QBI
QBI is a deduction (Section 199A) of up to 20% of qualified business income from pass-through entities (sole proprietorships, partnerships, S-corporations). The deduction is subject to phaseouts and limitations based on taxable income, the business's classification as a Specified Service Trade or Business (SSTB), and W-2 wages paid by the business.
QBI was enacted by the Tax Cuts and Jobs Act of 2017 to roughly equalize the effective tax rate on pass-through business income with the lower C-corporation rate. The deduction is the lesser of 20% of qualified business income or 20% of taxable income minus net capital gains.
For taxpayers below the income threshold ($191,950 single / $383,900 married for 2024), the deduction is straightforwardly 20% of QBI. Above the threshold, two limitations apply. First, for SSTB businesses (services, health, accounting, consulting, financial services, etc.), the deduction phases out completely above a higher threshold. Second, for non-SSTB businesses, the deduction is limited to the greater of 50% of W-2 wages paid or 25% of W-2 wages plus 2.5% of qualified property — meaning businesses without W-2 employees may lose much of the deduction at higher income levels.
QBI calculations are complex enough that small business owners with income near the phaseout thresholds often pursue planning strategies — additional W-2 wages paid by the business, retirement-plan contributions to reduce taxable income below the threshold, entity restructuring — specifically to optimize the QBI deduction. The provision is set to expire after 2025 unless Congress extends it.
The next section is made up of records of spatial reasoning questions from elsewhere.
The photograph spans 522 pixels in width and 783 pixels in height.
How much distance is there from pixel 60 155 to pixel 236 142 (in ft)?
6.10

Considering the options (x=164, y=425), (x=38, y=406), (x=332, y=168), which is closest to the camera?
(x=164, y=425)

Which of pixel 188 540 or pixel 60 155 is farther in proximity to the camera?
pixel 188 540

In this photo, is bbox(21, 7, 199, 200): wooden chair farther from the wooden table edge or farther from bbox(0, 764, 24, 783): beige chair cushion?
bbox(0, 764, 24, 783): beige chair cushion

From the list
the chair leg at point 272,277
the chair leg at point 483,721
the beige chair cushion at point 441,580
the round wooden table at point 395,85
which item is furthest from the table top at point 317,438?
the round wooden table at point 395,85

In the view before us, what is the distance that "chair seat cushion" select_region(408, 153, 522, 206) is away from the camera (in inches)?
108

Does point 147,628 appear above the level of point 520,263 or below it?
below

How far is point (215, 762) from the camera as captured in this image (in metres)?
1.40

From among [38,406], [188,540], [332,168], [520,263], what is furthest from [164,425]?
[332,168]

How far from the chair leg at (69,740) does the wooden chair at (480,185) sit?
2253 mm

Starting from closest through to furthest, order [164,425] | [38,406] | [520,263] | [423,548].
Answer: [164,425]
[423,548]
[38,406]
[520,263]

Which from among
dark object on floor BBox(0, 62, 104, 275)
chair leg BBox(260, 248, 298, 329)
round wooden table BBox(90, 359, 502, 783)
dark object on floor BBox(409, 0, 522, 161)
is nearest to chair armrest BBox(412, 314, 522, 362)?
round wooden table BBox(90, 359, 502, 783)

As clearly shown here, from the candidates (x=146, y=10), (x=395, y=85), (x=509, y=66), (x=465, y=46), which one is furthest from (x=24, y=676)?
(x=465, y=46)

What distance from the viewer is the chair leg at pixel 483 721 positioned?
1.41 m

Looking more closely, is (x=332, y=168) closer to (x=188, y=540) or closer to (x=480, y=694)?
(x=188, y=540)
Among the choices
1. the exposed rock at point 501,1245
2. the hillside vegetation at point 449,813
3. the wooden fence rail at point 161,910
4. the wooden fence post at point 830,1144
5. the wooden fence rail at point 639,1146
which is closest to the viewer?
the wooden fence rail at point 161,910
QBI test data needs per-entity SSTB classification (boolean plus rationale), per-entity W-2 wages paid, per-entity qualified-property basis, and the household's pre-deduction taxable income — four fields that mock data routinely lacks. The hardest test fixtures are at-threshold households where small income changes flip the deduction calculation between the simple 20% form and the wage-limitation form. Multi-entity households (a partner with both an SSTB-classified medical practice and a non-SSTB real-estate LLC) exercise the per-entity aggregation rules that the regulations §1.199A-4 specify.
Common pitfalls
- Aggregating QBI across entities without checking §1.199A-4 election. Aggregation is permitted only under specific common-control and trade-or-business tests; engines that auto-aggregate may overstate the deduction.
- Treating SSTB as a binary on entity type. Some businesses are partial SSTB — a real-estate partnership with broker-dealer services may have to split QBI between SSTB and non-SSTB activity.
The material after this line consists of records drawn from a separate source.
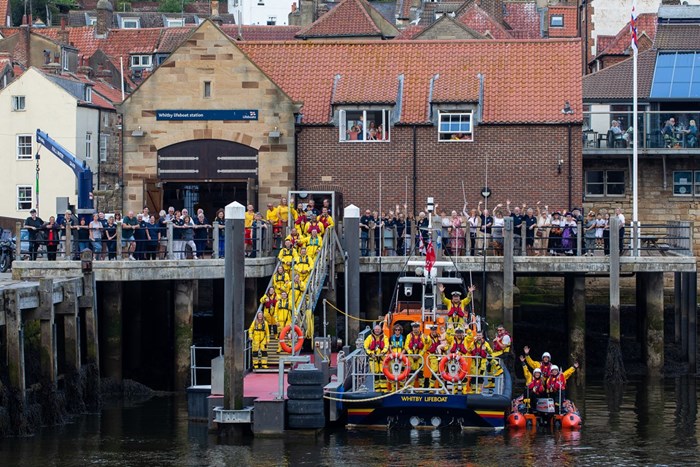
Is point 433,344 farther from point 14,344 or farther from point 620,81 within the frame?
point 620,81

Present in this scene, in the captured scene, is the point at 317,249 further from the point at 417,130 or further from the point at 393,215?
the point at 417,130

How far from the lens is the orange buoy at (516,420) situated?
30.5 meters

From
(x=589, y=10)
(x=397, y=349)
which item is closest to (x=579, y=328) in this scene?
(x=397, y=349)

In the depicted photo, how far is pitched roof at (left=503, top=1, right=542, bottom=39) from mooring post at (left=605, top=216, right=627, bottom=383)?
49928 millimetres

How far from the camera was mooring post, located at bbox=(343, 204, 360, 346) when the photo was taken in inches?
1391

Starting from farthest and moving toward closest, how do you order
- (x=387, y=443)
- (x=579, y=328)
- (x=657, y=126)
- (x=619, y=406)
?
1. (x=657, y=126)
2. (x=579, y=328)
3. (x=619, y=406)
4. (x=387, y=443)

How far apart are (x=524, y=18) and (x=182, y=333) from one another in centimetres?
5591

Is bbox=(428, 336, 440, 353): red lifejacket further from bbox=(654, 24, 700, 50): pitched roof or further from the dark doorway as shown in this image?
bbox=(654, 24, 700, 50): pitched roof

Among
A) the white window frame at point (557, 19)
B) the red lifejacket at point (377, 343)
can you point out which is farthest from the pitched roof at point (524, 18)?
the red lifejacket at point (377, 343)

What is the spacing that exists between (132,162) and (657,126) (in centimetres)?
1666

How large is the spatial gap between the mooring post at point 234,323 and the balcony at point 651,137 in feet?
68.0

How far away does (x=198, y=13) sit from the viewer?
113562 millimetres

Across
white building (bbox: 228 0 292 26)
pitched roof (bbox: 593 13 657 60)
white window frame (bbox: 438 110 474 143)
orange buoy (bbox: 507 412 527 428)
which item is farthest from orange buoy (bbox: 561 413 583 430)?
white building (bbox: 228 0 292 26)

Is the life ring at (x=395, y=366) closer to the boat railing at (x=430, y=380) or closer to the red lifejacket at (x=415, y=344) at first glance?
the boat railing at (x=430, y=380)
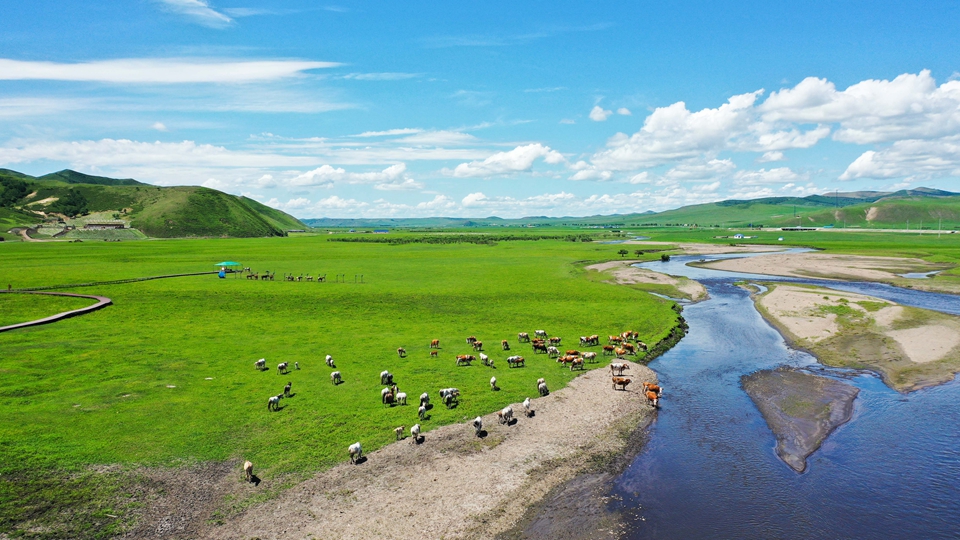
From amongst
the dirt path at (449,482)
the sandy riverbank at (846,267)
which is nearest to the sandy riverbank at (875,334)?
the dirt path at (449,482)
- Forgetting the qualified-property alternative limit. Non-SSTB businesses with low W-2 wages but high qualified-property basis can still qualify under the 25%-W-2 + 2.5%-property formula; engines that test only the 50%-W-2 path under-recommend.
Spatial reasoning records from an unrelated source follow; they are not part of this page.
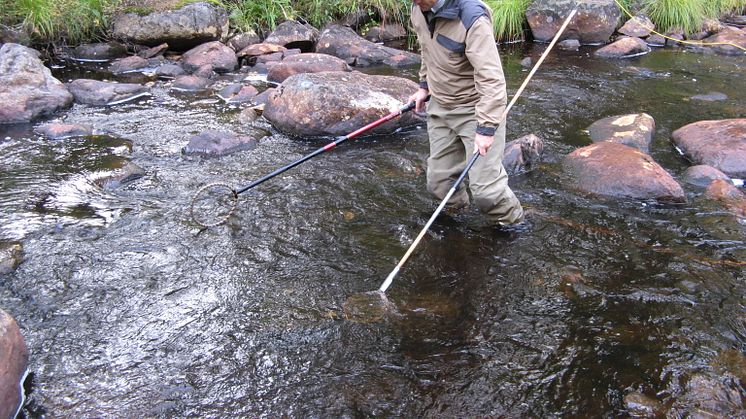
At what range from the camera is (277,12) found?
12.8 m

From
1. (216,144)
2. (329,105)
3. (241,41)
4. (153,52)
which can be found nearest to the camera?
(216,144)

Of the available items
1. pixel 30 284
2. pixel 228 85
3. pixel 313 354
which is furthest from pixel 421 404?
pixel 228 85

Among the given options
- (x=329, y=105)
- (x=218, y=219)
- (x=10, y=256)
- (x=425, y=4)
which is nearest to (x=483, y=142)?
(x=425, y=4)

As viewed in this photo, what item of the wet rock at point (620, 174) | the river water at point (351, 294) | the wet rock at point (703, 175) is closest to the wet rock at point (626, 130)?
the river water at point (351, 294)

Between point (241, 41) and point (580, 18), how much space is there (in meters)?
7.37

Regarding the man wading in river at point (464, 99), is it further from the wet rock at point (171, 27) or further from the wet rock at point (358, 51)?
the wet rock at point (171, 27)

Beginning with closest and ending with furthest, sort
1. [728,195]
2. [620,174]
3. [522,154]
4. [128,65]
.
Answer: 1. [728,195]
2. [620,174]
3. [522,154]
4. [128,65]

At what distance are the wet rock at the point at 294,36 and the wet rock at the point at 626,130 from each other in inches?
262

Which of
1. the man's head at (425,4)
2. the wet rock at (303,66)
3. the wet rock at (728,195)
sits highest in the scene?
Answer: the man's head at (425,4)

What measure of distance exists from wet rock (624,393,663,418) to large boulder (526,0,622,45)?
36.4 ft

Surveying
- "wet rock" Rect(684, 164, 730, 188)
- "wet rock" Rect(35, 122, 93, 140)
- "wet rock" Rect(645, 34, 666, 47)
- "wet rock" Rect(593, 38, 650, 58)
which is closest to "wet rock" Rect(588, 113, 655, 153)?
"wet rock" Rect(684, 164, 730, 188)

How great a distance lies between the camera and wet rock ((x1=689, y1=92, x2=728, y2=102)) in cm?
897

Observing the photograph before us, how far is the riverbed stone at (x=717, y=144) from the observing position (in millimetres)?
6406

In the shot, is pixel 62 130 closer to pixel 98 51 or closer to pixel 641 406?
pixel 98 51
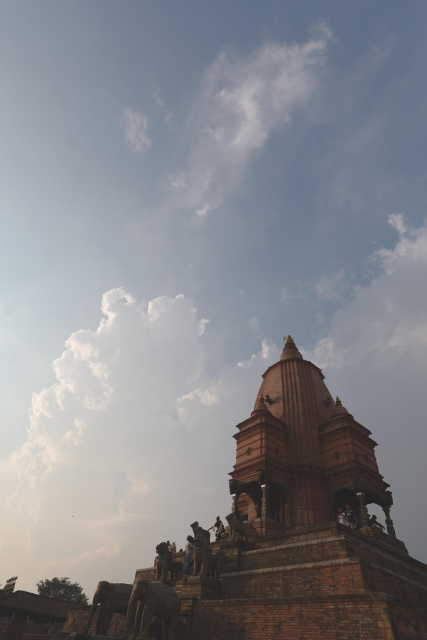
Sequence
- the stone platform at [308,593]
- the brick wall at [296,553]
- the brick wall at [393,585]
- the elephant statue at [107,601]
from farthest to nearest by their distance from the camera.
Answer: the brick wall at [296,553] → the elephant statue at [107,601] → the brick wall at [393,585] → the stone platform at [308,593]

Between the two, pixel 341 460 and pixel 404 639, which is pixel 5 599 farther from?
pixel 404 639

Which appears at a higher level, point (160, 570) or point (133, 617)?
point (160, 570)

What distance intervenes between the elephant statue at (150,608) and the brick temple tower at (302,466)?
1023 centimetres

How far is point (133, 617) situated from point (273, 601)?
159 inches

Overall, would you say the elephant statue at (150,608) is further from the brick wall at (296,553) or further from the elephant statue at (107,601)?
the brick wall at (296,553)

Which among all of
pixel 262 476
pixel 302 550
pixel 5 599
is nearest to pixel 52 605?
pixel 5 599

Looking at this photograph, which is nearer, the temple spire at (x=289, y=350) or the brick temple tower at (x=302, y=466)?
the brick temple tower at (x=302, y=466)

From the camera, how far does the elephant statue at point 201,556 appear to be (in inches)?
553

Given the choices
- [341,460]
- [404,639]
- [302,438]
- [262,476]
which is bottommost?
[404,639]

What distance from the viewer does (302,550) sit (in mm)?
13617

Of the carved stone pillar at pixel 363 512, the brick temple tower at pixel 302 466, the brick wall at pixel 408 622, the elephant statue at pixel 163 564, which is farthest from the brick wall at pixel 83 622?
the carved stone pillar at pixel 363 512

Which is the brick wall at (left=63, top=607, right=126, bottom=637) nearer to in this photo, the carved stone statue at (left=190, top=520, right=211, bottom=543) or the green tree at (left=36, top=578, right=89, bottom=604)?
the carved stone statue at (left=190, top=520, right=211, bottom=543)

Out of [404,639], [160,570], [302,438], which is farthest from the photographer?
[302,438]

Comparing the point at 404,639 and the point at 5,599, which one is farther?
the point at 5,599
- Modeling QBI as permanent. The deduction sunsets after Dec 31, 2025 absent extension. Multi-year projections that assume QBI persists are wrong for any year after 2025 under current law.
Examples
Sole owner of a single-member LLC taxed as an S-corp, taxable income $500K (well above $383,900 MFJ threshold). Entity has $200K of QBI, pays no W-2 wages (owner takes distributions, not salary). Pre-limit deduction: $40K (20% of QBI). Wage limit: max(50% × $0, 25% × $0 + 2.5% × qualified-property-basis). With $80K of qualified property: $2,000 limit. Engine reports $2,000 deduction, not $40,000. The owner's planning options: pay a reasonable salary to introduce W-2 wages, contribute to a Solo 401(k) to drop taxable income below the threshold, or accept the limit.